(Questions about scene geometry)
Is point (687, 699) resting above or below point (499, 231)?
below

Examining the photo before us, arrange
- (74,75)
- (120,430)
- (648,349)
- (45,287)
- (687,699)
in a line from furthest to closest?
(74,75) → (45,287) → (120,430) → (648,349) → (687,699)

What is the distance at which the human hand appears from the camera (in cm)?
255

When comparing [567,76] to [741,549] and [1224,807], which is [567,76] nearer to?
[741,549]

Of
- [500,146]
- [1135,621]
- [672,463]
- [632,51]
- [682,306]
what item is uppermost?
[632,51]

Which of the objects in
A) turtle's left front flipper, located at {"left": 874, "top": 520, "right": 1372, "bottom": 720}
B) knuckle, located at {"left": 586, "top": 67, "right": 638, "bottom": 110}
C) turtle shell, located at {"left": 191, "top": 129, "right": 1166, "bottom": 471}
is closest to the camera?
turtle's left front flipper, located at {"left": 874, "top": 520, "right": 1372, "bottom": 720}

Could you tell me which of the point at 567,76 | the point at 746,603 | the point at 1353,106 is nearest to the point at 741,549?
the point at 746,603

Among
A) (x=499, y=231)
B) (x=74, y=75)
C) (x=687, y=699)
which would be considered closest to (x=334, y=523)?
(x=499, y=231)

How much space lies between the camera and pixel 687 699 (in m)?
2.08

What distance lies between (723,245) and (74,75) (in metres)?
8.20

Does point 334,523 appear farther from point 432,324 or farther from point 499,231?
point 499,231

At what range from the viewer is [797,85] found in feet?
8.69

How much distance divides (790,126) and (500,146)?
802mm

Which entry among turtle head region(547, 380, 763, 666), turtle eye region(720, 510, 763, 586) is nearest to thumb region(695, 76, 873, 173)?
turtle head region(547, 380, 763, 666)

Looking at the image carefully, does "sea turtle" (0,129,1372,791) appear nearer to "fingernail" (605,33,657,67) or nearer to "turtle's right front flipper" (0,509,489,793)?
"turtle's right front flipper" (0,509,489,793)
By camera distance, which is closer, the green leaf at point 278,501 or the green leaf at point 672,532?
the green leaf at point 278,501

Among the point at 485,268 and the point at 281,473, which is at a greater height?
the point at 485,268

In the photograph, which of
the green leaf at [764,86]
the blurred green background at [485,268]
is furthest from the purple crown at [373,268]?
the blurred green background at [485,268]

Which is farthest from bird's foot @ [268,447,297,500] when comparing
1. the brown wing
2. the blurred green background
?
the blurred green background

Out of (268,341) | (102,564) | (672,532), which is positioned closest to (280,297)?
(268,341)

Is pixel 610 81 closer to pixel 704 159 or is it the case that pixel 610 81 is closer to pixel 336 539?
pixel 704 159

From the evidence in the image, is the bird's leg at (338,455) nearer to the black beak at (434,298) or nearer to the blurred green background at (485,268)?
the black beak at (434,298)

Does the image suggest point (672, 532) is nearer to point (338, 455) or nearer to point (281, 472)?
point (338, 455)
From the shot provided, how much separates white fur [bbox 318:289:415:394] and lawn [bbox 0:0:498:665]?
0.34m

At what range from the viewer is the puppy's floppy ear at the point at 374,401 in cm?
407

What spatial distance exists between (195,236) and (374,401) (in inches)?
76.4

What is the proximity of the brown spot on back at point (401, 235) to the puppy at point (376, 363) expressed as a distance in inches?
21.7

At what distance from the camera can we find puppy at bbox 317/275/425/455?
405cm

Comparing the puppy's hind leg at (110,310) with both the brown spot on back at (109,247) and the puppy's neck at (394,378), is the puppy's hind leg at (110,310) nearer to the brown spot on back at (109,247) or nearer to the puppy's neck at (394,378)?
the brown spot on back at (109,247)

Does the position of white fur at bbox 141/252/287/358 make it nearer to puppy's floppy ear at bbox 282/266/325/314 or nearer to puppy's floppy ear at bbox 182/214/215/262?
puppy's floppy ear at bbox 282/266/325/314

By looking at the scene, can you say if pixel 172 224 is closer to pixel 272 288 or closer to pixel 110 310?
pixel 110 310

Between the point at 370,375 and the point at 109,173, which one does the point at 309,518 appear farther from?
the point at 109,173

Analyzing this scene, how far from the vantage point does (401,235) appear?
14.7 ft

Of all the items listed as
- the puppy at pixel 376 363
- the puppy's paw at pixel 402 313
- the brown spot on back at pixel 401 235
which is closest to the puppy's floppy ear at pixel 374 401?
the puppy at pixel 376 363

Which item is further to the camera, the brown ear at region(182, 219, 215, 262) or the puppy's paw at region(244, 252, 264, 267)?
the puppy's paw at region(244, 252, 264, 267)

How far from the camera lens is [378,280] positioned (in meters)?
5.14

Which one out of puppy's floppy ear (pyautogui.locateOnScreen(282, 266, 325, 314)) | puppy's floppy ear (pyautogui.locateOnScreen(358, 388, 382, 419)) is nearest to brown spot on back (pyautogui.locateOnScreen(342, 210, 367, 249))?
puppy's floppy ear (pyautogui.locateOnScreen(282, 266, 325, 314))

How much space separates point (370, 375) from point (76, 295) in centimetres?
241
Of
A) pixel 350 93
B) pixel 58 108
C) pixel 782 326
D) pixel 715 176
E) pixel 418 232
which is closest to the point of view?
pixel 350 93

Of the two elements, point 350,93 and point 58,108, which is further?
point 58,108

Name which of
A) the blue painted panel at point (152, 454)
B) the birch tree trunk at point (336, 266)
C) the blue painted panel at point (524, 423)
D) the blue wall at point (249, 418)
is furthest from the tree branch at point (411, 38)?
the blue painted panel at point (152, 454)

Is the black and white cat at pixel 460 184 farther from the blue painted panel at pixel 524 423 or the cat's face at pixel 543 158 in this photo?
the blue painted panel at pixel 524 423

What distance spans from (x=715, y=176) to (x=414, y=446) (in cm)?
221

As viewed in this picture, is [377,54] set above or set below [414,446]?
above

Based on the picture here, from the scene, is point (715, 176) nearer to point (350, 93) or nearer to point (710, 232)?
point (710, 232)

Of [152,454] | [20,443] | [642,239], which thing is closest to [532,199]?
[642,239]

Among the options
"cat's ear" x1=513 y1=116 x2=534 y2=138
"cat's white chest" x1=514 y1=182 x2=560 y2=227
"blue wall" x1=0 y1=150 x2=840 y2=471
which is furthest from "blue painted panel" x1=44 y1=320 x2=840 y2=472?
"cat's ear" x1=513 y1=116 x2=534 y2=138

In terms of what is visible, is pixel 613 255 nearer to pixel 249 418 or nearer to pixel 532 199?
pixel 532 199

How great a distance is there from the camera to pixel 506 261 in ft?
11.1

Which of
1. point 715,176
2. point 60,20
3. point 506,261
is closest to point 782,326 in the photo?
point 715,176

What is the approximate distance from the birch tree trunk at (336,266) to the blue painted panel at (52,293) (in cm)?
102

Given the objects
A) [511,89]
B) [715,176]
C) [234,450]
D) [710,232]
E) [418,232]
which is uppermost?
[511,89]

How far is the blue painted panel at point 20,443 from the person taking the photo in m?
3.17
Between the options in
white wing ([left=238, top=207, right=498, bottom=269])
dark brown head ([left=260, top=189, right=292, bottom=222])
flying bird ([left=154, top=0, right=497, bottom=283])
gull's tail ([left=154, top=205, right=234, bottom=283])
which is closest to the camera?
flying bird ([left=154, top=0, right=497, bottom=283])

• _The problem_: Please reproduce every line of the material word for word.

• _Task solution_:
Is point (687, 699) resting above or below point (499, 231)?
below

Examining the photo before us, arrange
- (74,75)
- (120,430)
- (648,349)
- (45,287)
- (687,699)
in a line from furthest to closest?
(74,75) → (45,287) → (120,430) → (648,349) → (687,699)

What is the distance at which the human hand appears from the camera (in cm)?
255

When comparing [567,76] to [741,549] and [1224,807], which is [567,76] nearer to?
[741,549]

Of
- [500,146]
- [1135,621]
- [672,463]
- [632,51]
- [682,306]
what item is uppermost?
[632,51]

Which of the objects in
A) turtle's left front flipper, located at {"left": 874, "top": 520, "right": 1372, "bottom": 720}
B) knuckle, located at {"left": 586, "top": 67, "right": 638, "bottom": 110}
C) turtle shell, located at {"left": 191, "top": 129, "right": 1166, "bottom": 471}
is closest to the camera?
turtle's left front flipper, located at {"left": 874, "top": 520, "right": 1372, "bottom": 720}

Could you tell me which of the point at 567,76 | the point at 746,603 | the point at 1353,106 is nearest to the point at 741,549?
the point at 746,603

Among
A) (x=499, y=231)
B) (x=74, y=75)
C) (x=687, y=699)
which would be considered closest to (x=334, y=523)?
(x=499, y=231)

How much space lies between the camera and pixel 687 699 (in m)?
2.08

What distance lies between (723,245) and (74,75) (in metres)?
8.20

Does point 334,523 appear farther from point 432,324 or farther from point 499,231?
point 499,231

At what range from the viewer is [797,85] found in feet?
8.69

How much distance divides (790,126) and (500,146)?
802mm

Which entry among turtle head region(547, 380, 763, 666), turtle eye region(720, 510, 763, 586) is nearest to thumb region(695, 76, 873, 173)?
turtle head region(547, 380, 763, 666)

Looking at the image carefully, does "sea turtle" (0,129,1372,791) appear nearer to "fingernail" (605,33,657,67) or nearer to "turtle's right front flipper" (0,509,489,793)?
"turtle's right front flipper" (0,509,489,793)
By camera distance, which is closer, the green leaf at point 278,501 or the green leaf at point 672,532?
the green leaf at point 278,501

Among the point at 485,268 and the point at 281,473, which is at a greater height?
the point at 485,268

In the photograph, which of
the green leaf at [764,86]
the blurred green background at [485,268]
is furthest from the purple crown at [373,268]?
the blurred green background at [485,268]

Which is farthest from bird's foot @ [268,447,297,500] when comparing
1. the brown wing
2. the blurred green background
?
the blurred green background

Out of (268,341) | (102,564) | (672,532), which is positioned closest to (280,297)?
(268,341)

Is pixel 610 81 closer to pixel 704 159 or is it the case that pixel 610 81 is closer to pixel 336 539?
pixel 704 159

From the evidence in the image, is the bird's leg at (338,455) nearer to the black beak at (434,298) or nearer to the blurred green background at (485,268)?
the black beak at (434,298)

Does the image suggest point (672, 532) is nearer to point (338, 455) or nearer to point (281, 472)?
point (338, 455)
From the shot provided, how much separates white fur [bbox 318:289:415:394] and lawn [bbox 0:0:498:665]?
0.34m

At what range from the viewer is the puppy's floppy ear at the point at 374,401 in cm?
407

What spatial distance exists between (195,236) and (374,401) (in inches)?
76.4

What is the proximity of the brown spot on back at point (401, 235) to the puppy at point (376, 363) expressed as a distance in inches?
21.7

At what distance from the camera can we find puppy at bbox 317/275/425/455?
405cm

Comparing the puppy's hind leg at (110,310) with both the brown spot on back at (109,247) and the puppy's neck at (394,378), is the puppy's hind leg at (110,310) nearer to the brown spot on back at (109,247) or nearer to the puppy's neck at (394,378)?
the brown spot on back at (109,247)

Does the position of white fur at bbox 141/252/287/358 make it nearer to puppy's floppy ear at bbox 282/266/325/314 or nearer to puppy's floppy ear at bbox 182/214/215/262?
puppy's floppy ear at bbox 282/266/325/314

By looking at the scene, can you say if pixel 172 224 is closer to pixel 272 288 or closer to pixel 110 310?
pixel 110 310

Between the point at 370,375 and the point at 109,173, which one does the point at 309,518 appear farther from?
the point at 109,173

Analyzing this scene, how far from the vantage point does (401,235) appear?
14.7 ft

Of all the items listed as
- the puppy at pixel 376 363
- the puppy's paw at pixel 402 313
- the brown spot on back at pixel 401 235
which is closest to the puppy's floppy ear at pixel 374 401?
the puppy at pixel 376 363

Which item is further to the camera, the brown ear at region(182, 219, 215, 262) or the puppy's paw at region(244, 252, 264, 267)?
the puppy's paw at region(244, 252, 264, 267)

How far from the camera lens is [378,280] positioned (in meters)?
5.14

Which one out of puppy's floppy ear (pyautogui.locateOnScreen(282, 266, 325, 314)) | puppy's floppy ear (pyautogui.locateOnScreen(358, 388, 382, 419)) is nearest to brown spot on back (pyautogui.locateOnScreen(342, 210, 367, 249))?
puppy's floppy ear (pyautogui.locateOnScreen(282, 266, 325, 314))

How much space separates point (370, 375) from point (76, 295) in centimetres?
241
Of
A) pixel 350 93
B) pixel 58 108
C) pixel 782 326
D) pixel 715 176
E) pixel 418 232
which is closest to the point of view?
pixel 350 93

Of the two elements, point 350,93 and point 58,108, which is further?
point 58,108

Name which of
A) the blue painted panel at point (152, 454)
B) the birch tree trunk at point (336, 266)
C) the blue painted panel at point (524, 423)
D) the blue wall at point (249, 418)
is furthest from the tree branch at point (411, 38)?
the blue painted panel at point (152, 454)

Is the black and white cat at pixel 460 184 farther from the blue painted panel at pixel 524 423 or the cat's face at pixel 543 158 in this photo?
the blue painted panel at pixel 524 423

What distance spans from (x=715, y=176) to (x=414, y=446) (in cm)?
221

As viewed in this picture, is [377,54] set above or set below [414,446]?
above

Based on the picture here, from the scene, is point (715, 176) nearer to point (350, 93) or nearer to point (710, 232)?
point (710, 232)

Of [152,454] | [20,443] | [642,239], which thing is closest to [532,199]?
[642,239]

Among the options
"cat's ear" x1=513 y1=116 x2=534 y2=138
"cat's white chest" x1=514 y1=182 x2=560 y2=227
"blue wall" x1=0 y1=150 x2=840 y2=471
which is furthest from "blue painted panel" x1=44 y1=320 x2=840 y2=472?
"cat's ear" x1=513 y1=116 x2=534 y2=138

In terms of what is visible, is pixel 613 255 nearer to pixel 249 418 or nearer to pixel 532 199?
pixel 532 199

How great a distance is there from the camera to pixel 506 261 in ft?
11.1

Which of
1. point 715,176
2. point 60,20
3. point 506,261
is closest to point 782,326 in the photo?
point 715,176

What is the approximate distance from the birch tree trunk at (336,266) to the blue painted panel at (52,293) (in cm)?
102

Given the objects
A) [511,89]
B) [715,176]
C) [234,450]
D) [710,232]
E) [418,232]
which is uppermost?
[511,89]

How far is the blue painted panel at point 20,443 from the person taking the photo in m?
3.17
Between the options in
white wing ([left=238, top=207, right=498, bottom=269])
dark brown head ([left=260, top=189, right=292, bottom=222])
flying bird ([left=154, top=0, right=497, bottom=283])
gull's tail ([left=154, top=205, right=234, bottom=283])
which is closest to the camera?
flying bird ([left=154, top=0, right=497, bottom=283])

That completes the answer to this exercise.